[Set exercise]: Copy out the part of the rows below that opens with the line containing "Is pixel 257" and closes with the line containing "2554 inches", including both of those lines.

Rows from a dataset:

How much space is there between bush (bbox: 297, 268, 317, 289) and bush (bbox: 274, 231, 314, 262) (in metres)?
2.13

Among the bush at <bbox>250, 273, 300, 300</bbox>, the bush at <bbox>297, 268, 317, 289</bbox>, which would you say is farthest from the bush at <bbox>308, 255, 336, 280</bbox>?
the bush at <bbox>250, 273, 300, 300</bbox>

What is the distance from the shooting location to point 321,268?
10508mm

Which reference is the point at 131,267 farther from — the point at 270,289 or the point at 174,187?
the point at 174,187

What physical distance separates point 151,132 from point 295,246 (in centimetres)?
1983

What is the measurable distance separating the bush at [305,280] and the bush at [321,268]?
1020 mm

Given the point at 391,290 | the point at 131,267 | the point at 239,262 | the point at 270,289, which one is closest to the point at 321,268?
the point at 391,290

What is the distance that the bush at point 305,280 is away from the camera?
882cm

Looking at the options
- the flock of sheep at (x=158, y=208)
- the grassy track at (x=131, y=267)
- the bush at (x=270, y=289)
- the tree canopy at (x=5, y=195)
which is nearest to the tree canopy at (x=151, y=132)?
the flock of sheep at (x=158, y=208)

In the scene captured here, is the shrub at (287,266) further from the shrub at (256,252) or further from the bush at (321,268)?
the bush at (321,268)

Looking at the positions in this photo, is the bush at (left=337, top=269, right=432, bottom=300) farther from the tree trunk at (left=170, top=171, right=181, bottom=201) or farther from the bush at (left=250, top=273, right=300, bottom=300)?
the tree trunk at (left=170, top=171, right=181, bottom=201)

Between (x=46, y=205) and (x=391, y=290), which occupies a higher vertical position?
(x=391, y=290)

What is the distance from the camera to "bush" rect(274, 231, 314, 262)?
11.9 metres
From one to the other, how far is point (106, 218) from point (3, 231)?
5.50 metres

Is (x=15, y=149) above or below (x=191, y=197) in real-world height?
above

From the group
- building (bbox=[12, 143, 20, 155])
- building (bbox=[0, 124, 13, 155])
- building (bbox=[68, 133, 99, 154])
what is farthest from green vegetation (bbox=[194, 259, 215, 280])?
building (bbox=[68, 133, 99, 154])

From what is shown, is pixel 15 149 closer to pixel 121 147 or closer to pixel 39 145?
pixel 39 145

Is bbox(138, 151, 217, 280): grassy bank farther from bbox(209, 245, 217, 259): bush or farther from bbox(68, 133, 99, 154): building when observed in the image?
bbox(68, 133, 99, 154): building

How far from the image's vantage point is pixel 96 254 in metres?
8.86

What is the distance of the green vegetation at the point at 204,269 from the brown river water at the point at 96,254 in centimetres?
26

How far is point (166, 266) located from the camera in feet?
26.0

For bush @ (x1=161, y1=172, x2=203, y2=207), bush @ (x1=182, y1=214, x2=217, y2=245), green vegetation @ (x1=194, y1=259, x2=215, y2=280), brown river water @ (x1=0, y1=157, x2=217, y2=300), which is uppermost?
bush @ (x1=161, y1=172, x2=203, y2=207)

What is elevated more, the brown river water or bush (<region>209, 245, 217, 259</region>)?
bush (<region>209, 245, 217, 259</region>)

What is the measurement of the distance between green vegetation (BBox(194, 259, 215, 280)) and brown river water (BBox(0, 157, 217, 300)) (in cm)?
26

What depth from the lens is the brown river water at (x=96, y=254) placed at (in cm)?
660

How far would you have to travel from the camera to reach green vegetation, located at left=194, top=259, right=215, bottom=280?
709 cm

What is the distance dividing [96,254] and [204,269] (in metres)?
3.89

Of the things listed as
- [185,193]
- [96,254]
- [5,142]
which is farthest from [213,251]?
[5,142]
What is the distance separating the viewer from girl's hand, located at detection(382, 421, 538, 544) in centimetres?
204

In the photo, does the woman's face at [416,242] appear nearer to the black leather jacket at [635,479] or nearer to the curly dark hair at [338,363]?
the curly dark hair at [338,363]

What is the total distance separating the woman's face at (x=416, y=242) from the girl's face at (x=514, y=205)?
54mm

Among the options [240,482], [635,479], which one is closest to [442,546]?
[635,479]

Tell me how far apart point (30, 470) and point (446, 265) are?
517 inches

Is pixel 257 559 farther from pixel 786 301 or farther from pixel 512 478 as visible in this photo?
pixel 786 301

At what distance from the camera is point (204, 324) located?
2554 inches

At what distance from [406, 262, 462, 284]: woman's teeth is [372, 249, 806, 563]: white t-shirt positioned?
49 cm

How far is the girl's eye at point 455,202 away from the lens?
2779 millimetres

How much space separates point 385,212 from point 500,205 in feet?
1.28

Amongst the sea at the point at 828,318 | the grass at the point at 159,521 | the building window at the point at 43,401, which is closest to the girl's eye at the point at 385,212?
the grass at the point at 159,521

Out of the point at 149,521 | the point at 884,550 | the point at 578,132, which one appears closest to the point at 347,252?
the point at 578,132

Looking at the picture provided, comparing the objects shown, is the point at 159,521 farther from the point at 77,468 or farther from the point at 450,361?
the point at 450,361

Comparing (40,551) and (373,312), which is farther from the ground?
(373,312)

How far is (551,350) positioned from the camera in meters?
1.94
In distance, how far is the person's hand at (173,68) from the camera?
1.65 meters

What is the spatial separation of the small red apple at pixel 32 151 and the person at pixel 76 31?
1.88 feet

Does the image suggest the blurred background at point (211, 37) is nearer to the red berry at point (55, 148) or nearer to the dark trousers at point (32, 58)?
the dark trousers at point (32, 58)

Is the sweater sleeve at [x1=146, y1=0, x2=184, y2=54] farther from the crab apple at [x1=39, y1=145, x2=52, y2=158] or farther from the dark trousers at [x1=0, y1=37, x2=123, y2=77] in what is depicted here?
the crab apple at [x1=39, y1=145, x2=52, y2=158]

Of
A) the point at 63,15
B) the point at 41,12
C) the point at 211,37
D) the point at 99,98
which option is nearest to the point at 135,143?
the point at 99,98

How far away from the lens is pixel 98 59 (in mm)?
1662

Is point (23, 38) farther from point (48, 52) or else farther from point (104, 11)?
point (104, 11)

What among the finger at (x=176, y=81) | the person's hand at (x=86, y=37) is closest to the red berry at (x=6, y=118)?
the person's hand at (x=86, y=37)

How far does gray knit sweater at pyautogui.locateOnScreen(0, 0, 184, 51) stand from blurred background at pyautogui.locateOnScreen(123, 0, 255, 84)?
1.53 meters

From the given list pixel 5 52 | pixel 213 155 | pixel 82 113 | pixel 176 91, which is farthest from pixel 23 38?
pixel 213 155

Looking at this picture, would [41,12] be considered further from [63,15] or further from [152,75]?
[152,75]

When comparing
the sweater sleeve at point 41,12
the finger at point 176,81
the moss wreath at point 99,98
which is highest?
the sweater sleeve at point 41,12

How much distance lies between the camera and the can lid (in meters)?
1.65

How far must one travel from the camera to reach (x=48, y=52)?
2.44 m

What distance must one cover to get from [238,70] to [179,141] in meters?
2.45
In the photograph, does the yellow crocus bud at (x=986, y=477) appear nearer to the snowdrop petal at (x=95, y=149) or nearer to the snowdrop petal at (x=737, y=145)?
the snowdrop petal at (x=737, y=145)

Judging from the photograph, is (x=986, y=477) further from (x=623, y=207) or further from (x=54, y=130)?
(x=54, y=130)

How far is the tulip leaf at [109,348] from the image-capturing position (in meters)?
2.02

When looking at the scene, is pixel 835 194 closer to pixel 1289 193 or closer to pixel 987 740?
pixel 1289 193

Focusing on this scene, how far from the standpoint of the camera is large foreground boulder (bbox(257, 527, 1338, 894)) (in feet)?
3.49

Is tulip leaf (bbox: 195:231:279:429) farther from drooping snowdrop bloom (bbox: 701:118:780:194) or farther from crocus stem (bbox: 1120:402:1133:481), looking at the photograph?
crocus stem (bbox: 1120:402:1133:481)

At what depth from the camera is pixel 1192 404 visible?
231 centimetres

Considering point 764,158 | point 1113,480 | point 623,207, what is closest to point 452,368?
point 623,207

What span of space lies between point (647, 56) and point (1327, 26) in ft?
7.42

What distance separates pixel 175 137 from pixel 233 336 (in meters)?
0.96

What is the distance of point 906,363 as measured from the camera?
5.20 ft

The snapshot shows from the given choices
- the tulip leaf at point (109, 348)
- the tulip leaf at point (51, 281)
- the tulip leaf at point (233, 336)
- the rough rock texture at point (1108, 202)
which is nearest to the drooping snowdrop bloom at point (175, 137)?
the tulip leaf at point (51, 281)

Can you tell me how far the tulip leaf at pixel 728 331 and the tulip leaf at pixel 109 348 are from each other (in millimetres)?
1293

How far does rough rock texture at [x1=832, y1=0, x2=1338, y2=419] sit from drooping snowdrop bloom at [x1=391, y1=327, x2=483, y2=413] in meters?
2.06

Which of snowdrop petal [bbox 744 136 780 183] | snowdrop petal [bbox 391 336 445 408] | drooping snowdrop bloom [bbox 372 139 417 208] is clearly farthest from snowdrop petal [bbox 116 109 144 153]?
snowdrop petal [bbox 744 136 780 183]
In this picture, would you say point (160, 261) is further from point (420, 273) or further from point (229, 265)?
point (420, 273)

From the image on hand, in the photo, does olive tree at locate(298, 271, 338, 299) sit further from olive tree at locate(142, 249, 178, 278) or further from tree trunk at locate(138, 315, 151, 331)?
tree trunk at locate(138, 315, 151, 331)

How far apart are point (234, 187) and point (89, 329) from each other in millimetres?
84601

[Worked solution]:
Is pixel 257 559 farther from pixel 786 301 or farther from pixel 512 478 as visible in this photo?
pixel 786 301

At what distance from the camera is point (204, 324) located?
2554 inches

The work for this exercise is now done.